Though he gaped at the watercolor, he must have knocked right away, as if he didn't dare spend too long in a rapture when there was so much to get to the bottom of. But as he was dazed, he didn't remember the knocking. All he knew was that he was an inch from the painting one moment, and the next thing he knew, the door was wide open and Rita was grinning as if he'd come to pay a social call. He was hit just then by a crippling sadness. It all seemed to mean he didn't know her at all, and he couldn't afford to lose either of the members of his team. At the same time, he must have panicked at the thought that if he lost Rita now, what little he had of the past went with her. Take care, he told himself. They stood in silence, staring at each other across the threshold. Rita's grin softened when she saw that he was in turmoil, and as the tenderness welled up in her eyes, Peter felt the color coming back to him, too. In a minute, they looked exactly the same, tuned to each other again and ready to sing a duet. Partly, it was a brave front, but Peter realized it wasn't in him to react to anything Rita did with anything like moral criticism. If she'd had to
kill
to get this stuff, she must have had a good reason. All Peter cared about was that she not get hurt. He'd kill, too, if he had to, to keep her safe.

“You're very clever, I see,” she said, pulling him into the room and locking the door behind them. Against whom, he wondered, but let it go. “It would take some men months to follow those clues to the end.”

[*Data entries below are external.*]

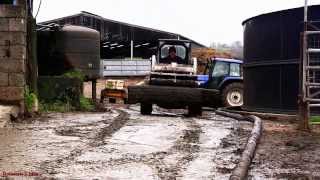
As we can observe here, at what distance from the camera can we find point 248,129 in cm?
1276

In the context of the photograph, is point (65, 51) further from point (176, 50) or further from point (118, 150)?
point (118, 150)

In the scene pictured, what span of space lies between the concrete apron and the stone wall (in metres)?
0.30

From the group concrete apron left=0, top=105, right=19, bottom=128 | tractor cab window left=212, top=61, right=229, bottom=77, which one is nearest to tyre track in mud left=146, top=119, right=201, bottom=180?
concrete apron left=0, top=105, right=19, bottom=128

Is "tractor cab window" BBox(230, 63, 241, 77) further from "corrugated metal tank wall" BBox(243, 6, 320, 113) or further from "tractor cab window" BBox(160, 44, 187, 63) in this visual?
"corrugated metal tank wall" BBox(243, 6, 320, 113)

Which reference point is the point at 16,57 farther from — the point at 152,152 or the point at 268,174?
the point at 268,174

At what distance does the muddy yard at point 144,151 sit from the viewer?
6.96 metres

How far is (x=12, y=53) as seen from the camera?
13.7 meters

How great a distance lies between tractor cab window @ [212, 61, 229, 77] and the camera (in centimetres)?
2480

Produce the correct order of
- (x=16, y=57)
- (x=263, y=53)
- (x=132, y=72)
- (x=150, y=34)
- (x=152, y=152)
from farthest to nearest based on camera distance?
1. (x=150, y=34)
2. (x=132, y=72)
3. (x=263, y=53)
4. (x=16, y=57)
5. (x=152, y=152)

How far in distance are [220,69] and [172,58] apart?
6.11m

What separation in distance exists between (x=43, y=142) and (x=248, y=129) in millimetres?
4831

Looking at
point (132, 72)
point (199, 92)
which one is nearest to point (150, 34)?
point (132, 72)

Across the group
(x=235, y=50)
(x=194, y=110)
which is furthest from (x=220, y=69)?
(x=235, y=50)

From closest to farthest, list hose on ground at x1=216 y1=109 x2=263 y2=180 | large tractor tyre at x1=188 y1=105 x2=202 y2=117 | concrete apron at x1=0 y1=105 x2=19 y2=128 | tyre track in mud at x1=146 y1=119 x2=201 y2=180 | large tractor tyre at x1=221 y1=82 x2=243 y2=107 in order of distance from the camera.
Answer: hose on ground at x1=216 y1=109 x2=263 y2=180 < tyre track in mud at x1=146 y1=119 x2=201 y2=180 < concrete apron at x1=0 y1=105 x2=19 y2=128 < large tractor tyre at x1=188 y1=105 x2=202 y2=117 < large tractor tyre at x1=221 y1=82 x2=243 y2=107
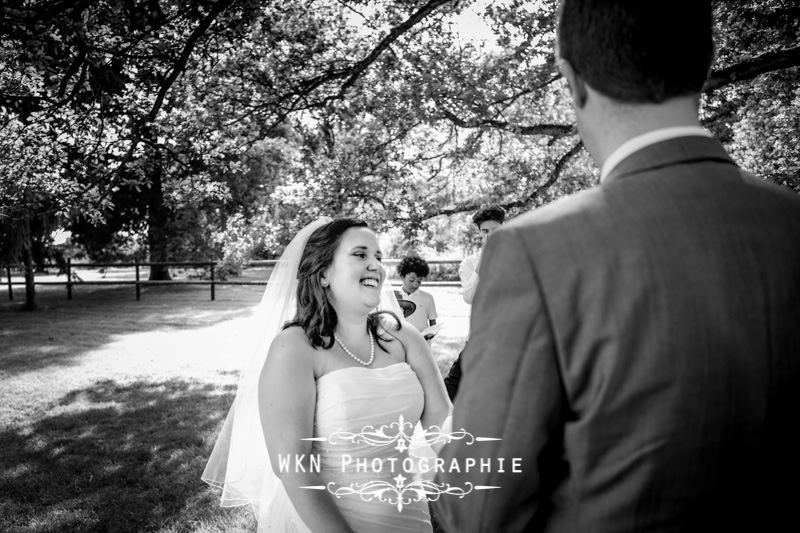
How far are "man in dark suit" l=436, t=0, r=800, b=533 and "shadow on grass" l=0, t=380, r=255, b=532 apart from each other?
160 inches

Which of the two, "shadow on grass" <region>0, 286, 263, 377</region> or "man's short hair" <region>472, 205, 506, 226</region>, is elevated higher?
"man's short hair" <region>472, 205, 506, 226</region>

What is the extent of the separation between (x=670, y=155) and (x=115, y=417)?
7.80 metres

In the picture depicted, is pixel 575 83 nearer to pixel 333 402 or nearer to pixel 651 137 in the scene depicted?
pixel 651 137

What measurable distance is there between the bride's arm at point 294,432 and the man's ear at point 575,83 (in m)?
1.79

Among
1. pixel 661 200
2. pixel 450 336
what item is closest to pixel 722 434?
pixel 661 200

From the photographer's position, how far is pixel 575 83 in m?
1.04

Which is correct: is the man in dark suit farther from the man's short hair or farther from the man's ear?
the man's short hair

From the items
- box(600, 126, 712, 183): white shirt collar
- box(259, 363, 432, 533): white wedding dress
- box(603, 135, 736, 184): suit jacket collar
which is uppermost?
box(600, 126, 712, 183): white shirt collar

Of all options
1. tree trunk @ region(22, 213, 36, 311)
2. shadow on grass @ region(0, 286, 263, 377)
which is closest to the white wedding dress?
shadow on grass @ region(0, 286, 263, 377)

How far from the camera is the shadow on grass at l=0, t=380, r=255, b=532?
4398 mm

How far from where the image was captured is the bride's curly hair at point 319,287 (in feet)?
9.05

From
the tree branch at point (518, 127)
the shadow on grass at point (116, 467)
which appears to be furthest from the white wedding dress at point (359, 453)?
the tree branch at point (518, 127)

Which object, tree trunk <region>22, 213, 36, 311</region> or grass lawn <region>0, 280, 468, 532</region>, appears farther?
tree trunk <region>22, 213, 36, 311</region>

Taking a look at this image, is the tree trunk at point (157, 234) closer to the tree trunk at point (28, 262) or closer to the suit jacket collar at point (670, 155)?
the tree trunk at point (28, 262)
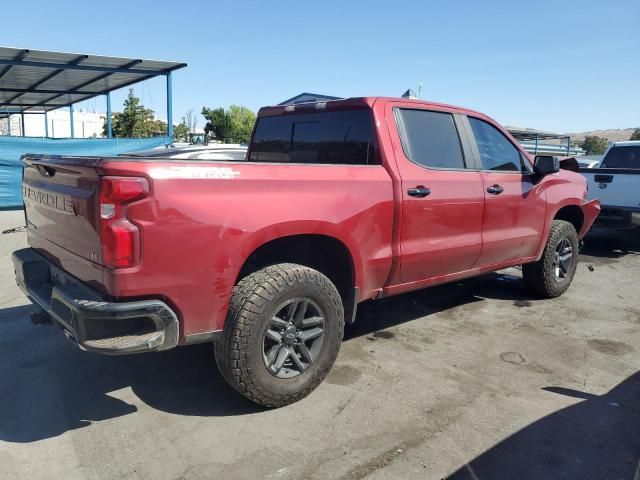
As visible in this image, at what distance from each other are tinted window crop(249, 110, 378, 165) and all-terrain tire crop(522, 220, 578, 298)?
270 cm

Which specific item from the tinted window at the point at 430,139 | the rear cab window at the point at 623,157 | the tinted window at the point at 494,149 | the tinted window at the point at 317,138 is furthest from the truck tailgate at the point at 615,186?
the tinted window at the point at 317,138

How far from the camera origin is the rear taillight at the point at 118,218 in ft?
8.50

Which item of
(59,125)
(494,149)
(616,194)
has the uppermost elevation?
(59,125)

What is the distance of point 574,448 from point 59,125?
A: 1901 inches

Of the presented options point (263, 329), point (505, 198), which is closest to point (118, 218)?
point (263, 329)

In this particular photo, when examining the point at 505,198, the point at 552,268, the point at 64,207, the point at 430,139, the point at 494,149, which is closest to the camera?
the point at 64,207

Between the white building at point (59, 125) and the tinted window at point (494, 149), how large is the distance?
130ft

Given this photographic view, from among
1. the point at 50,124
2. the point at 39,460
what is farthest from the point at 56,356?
the point at 50,124

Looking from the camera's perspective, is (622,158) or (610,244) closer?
(610,244)

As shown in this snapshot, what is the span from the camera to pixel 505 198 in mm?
4742

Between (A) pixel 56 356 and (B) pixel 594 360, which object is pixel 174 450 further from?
(B) pixel 594 360

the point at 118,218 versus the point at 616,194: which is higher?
the point at 118,218

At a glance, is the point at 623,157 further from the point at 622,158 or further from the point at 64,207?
the point at 64,207

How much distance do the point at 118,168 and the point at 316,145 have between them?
203cm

“Would it?” he asked lamely. The sorrow gripped him again like a cramp. He'd like it better if they got right down to it. He didn't think they'd be laughing once they'd started.

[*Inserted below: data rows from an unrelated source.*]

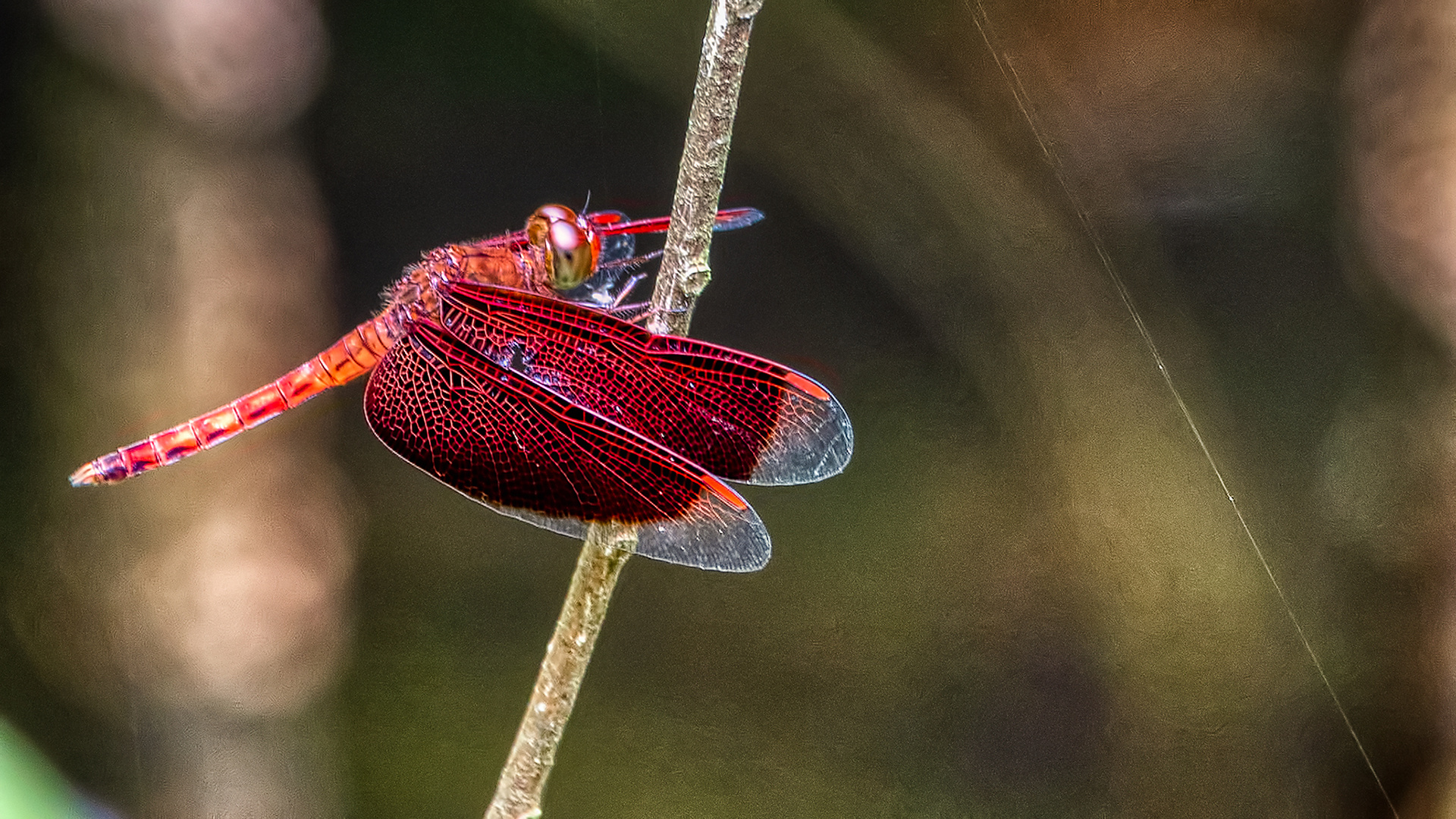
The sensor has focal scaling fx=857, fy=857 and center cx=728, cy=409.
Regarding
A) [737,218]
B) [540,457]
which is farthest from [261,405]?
[737,218]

“Oh, at least,” she said. “Most people wouldn't go any further than the gold coins. A bird in the hand, you know. Then, if they got as far as the telescope, they'd have to diddle around with that.” She talked right at him for a bit, but she couldn't seem to stand in one place. She turned to the windows and, starting at one end, went down the row, shutting and locking. “Who ever gets to the good stuff, Pete? And how do they even know when they're there? What percent of the world even knows who Cézanne is?”

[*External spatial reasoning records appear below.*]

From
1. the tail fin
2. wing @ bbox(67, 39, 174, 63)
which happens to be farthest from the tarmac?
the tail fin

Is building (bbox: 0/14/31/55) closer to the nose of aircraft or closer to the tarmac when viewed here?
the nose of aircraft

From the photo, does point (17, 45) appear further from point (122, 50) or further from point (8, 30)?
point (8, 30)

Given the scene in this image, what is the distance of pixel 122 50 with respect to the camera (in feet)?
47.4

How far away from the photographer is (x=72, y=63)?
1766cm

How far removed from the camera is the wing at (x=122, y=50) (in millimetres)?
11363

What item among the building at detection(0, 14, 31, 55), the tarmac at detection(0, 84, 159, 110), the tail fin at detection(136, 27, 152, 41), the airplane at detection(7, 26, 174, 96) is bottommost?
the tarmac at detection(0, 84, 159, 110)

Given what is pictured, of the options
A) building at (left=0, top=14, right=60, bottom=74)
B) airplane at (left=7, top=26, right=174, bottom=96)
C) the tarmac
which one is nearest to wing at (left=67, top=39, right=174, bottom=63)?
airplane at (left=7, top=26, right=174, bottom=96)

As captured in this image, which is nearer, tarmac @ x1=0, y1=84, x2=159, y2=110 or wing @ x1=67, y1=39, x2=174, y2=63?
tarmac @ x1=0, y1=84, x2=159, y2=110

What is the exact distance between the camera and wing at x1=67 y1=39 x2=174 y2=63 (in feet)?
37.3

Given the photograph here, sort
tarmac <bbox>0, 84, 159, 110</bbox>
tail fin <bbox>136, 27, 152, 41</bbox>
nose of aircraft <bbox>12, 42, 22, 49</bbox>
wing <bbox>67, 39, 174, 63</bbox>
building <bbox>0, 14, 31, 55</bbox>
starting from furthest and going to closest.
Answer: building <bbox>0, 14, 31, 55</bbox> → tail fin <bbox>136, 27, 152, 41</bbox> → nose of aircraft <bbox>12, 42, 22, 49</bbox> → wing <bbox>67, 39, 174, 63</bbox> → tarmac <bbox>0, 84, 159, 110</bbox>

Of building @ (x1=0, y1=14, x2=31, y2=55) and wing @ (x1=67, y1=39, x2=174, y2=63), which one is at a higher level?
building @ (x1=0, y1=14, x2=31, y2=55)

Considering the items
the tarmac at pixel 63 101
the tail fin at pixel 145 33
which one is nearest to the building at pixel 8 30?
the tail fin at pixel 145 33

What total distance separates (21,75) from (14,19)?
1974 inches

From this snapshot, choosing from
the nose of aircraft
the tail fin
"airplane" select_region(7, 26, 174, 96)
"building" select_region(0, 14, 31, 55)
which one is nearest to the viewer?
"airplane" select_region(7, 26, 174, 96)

“Rita, where did you get all this?”

“You'll see, you'll see,” she said, coming back from the end of the windows and holding out her hand. “Come on.”

“Wait,” he said, his hands stiff at his sides. “None of it's yours, right?”

“I'm trying to
show
you, Pete.” She made it sound as if he was getting in the way of a good explanation. But she saw at last how far off the track he was, and she acted quickly to ease his mind. He wasn't having any fun. “Listen,” she said, “
we
aren't in any trouble. A lot of this is against the law, but all the criminals have run away. I swear it, Pete, if the cops do anything to us, it'll be to give us medals. Do you trust me?”

“All right.” He gave her his hand and let himself be led across the room to the closet. He knew enough now to guess the rest, and it showed what he could do with his mind instead of mere thinking. It had to be Rusty Varda, he suddenly decided, and the stuff must come from a secret cache. Of
course
. It was as if, in some unfocused corner of his mind, he'd always known. There was always something more to Crook House. He understood houses so well that his antennae had at some point picked up the extra space, but he hadn't got around to it consciously yet. Eventually he would have groped his way here, though still it took a Rita to crack the lock. Peter would have had to break through the mirrored door with a hatchet. Now, as Rita ushered him into the closet, he realized that he'd never been satisfied with the Varda story. All that waiting around in Crook House, forty years of it, had to have a purpose beyond forgetting to give away twelve million. Peter used to ask Hey: What did Rusty Varda
do
? Hey didn't know.
Said
he didn't know. Peter abandoned it in the end, but something never ceased to nag at him. Now it came back at full volume when Rita closed the door. Strangely, he felt as if he'd been waiting all his life for this.